▶ [Work to do] Give only the number of lines in the entries below that contain the string "airplane", matching case exactly.

▶ [Data provided]
>>>

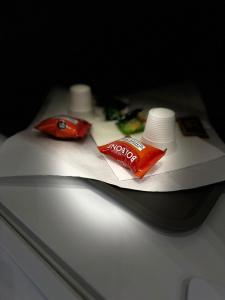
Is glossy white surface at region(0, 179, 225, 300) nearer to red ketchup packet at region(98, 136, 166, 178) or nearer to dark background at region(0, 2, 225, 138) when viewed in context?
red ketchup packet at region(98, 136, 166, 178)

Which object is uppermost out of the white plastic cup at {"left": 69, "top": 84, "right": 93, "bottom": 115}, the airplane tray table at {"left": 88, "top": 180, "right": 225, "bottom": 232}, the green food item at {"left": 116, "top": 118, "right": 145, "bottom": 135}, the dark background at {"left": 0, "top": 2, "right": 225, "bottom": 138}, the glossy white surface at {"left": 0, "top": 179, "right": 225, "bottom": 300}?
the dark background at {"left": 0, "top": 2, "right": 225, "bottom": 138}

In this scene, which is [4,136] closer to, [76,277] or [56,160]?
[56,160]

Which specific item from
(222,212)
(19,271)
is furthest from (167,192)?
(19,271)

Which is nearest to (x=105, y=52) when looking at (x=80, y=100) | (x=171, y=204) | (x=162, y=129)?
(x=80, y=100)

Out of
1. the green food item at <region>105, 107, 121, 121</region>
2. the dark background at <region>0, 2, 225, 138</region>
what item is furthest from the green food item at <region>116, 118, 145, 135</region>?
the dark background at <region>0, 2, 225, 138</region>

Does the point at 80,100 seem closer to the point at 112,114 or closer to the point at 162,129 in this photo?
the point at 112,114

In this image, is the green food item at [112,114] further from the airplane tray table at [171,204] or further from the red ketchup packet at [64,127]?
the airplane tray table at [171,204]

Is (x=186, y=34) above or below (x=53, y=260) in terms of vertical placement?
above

<<<
>>>

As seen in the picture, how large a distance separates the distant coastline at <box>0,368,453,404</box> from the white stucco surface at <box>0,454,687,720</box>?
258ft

<<<

▶ [Exercise result] 3